What is required
Check each line of the data for "Aepyceros" and select those that have it.

Extracted entries
------------

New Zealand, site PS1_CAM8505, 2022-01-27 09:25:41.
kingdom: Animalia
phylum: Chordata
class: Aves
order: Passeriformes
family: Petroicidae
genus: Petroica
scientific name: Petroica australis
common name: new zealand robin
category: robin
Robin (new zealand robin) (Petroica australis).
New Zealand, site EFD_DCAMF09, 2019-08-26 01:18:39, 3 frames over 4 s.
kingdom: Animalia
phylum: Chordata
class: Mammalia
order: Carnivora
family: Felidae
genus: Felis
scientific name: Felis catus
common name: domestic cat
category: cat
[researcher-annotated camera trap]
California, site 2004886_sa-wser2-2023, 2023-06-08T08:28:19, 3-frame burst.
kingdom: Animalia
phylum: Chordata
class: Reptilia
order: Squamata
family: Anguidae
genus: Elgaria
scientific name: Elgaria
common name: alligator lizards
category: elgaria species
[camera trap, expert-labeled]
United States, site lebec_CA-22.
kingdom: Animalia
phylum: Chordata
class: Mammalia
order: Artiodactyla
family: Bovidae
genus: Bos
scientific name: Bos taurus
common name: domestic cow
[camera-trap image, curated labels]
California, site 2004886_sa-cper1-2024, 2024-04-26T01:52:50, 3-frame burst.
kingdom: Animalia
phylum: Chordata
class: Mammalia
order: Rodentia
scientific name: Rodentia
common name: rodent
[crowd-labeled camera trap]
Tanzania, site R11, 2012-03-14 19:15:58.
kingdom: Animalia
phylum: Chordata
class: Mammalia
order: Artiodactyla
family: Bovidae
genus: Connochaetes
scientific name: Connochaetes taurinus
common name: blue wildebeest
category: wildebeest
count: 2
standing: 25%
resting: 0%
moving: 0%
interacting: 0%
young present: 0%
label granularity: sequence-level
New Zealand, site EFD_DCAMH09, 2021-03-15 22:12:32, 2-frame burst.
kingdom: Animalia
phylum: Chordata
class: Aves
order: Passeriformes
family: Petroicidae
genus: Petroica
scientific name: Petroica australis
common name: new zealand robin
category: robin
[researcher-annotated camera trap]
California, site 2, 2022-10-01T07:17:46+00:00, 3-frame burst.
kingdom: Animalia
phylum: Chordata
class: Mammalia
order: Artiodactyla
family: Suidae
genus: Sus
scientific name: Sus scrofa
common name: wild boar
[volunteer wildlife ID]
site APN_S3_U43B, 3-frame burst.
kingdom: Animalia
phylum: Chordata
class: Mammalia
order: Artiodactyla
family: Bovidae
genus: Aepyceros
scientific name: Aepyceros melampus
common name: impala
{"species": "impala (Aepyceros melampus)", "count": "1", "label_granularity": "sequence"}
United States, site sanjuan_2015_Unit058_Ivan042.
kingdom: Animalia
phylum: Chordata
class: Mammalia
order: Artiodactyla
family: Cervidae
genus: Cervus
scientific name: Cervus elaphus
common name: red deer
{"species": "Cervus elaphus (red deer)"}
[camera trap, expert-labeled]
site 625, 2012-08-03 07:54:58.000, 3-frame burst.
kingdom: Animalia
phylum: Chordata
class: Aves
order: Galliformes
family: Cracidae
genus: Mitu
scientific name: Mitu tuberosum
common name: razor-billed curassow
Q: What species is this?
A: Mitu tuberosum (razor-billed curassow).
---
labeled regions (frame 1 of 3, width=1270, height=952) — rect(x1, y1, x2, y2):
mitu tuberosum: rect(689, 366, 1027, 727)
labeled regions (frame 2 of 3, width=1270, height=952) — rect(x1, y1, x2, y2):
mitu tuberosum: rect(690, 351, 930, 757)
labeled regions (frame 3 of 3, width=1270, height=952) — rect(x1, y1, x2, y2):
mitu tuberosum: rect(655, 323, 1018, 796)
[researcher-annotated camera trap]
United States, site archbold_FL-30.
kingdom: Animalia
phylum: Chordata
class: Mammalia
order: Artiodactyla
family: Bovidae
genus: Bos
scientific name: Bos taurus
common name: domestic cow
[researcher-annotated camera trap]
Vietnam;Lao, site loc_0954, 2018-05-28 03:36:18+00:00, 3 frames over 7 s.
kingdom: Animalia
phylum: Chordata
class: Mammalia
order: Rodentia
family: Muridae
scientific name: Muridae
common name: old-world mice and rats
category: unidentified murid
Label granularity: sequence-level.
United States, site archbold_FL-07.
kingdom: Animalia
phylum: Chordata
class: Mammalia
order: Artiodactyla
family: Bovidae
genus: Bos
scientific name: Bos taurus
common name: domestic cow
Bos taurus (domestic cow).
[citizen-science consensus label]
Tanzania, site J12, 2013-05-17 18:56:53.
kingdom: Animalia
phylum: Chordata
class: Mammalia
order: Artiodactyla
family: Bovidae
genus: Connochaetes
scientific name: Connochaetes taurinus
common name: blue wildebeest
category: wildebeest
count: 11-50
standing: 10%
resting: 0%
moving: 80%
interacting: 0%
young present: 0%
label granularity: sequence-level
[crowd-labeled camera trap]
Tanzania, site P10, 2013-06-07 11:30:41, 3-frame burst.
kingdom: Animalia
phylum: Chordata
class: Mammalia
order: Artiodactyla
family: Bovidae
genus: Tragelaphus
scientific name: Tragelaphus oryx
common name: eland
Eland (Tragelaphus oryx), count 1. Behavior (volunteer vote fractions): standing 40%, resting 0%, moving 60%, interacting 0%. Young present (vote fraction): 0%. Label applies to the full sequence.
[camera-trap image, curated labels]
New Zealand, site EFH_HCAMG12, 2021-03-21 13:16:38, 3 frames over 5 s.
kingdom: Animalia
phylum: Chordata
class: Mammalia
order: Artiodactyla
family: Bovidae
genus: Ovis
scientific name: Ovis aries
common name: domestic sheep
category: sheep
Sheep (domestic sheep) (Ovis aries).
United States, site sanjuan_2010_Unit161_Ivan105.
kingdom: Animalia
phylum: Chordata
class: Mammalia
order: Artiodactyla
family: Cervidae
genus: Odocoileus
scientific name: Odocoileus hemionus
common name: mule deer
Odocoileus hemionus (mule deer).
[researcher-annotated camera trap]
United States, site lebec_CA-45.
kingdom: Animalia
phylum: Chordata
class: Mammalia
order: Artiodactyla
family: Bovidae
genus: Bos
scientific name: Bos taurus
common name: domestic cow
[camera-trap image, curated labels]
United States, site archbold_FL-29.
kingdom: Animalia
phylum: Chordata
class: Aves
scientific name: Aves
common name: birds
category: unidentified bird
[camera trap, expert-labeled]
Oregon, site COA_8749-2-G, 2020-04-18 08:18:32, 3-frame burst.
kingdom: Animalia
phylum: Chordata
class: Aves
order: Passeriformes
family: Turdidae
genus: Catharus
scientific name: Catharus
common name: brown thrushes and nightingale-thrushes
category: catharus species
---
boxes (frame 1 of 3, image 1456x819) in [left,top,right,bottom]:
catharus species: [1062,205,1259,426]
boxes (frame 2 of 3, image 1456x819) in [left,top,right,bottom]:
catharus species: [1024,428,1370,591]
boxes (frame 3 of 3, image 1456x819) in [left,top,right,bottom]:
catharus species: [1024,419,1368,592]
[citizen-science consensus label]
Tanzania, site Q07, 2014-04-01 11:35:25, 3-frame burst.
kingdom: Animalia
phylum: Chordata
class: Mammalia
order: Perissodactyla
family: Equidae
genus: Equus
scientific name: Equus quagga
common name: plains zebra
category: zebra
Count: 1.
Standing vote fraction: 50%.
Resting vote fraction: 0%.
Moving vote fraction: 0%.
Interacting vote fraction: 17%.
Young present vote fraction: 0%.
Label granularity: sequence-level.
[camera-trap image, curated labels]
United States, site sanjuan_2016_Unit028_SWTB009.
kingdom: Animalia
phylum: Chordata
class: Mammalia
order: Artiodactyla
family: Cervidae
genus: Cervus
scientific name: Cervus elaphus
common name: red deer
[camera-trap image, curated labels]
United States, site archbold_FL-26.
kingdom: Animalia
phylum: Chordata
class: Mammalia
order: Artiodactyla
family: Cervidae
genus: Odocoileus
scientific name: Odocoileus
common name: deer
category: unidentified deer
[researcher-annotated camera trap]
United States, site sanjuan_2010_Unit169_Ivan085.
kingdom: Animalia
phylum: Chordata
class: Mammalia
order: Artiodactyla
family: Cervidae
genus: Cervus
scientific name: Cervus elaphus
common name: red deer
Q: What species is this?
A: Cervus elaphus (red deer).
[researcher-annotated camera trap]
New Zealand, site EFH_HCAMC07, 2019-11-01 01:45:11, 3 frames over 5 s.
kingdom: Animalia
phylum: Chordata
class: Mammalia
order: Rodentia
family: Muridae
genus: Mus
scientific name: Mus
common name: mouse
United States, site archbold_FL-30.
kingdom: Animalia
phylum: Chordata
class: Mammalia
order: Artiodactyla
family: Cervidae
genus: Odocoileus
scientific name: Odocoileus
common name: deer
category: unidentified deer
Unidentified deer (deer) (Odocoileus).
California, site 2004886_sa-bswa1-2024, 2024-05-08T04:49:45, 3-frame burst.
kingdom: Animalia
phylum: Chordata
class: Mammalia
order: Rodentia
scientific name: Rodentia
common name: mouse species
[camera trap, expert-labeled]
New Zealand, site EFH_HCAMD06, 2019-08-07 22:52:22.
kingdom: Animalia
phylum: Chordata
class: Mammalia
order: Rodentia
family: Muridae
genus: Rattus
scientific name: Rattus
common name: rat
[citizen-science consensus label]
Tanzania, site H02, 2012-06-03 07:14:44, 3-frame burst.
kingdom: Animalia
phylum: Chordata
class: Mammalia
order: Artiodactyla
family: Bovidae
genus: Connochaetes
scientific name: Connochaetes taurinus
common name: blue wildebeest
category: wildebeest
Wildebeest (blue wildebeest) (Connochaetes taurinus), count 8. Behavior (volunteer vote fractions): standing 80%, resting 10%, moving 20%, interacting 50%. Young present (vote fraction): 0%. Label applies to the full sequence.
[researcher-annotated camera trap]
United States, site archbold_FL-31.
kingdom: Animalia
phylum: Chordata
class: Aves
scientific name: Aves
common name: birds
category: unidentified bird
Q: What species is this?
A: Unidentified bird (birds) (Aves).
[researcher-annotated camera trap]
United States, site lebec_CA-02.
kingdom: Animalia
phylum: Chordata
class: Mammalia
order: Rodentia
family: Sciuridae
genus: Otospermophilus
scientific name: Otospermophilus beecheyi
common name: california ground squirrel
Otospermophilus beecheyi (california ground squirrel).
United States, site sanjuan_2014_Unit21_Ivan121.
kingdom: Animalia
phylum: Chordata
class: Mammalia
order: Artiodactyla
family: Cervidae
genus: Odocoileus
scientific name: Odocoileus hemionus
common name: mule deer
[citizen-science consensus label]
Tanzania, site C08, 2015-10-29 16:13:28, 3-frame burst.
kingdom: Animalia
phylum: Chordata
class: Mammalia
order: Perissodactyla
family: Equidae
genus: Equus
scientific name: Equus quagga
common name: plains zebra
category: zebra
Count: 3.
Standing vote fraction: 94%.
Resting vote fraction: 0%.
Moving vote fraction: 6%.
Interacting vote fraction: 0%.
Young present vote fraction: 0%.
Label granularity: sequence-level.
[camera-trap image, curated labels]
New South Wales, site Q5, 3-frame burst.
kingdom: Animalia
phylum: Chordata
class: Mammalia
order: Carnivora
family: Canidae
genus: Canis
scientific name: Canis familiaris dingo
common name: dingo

------------

Result for this exercise
genus: Aepyceros
scientific name: Aepyceros melampus
{"species": "impala (Aepyceros melampus)", "count": "1", "label_granularity": "sequence"}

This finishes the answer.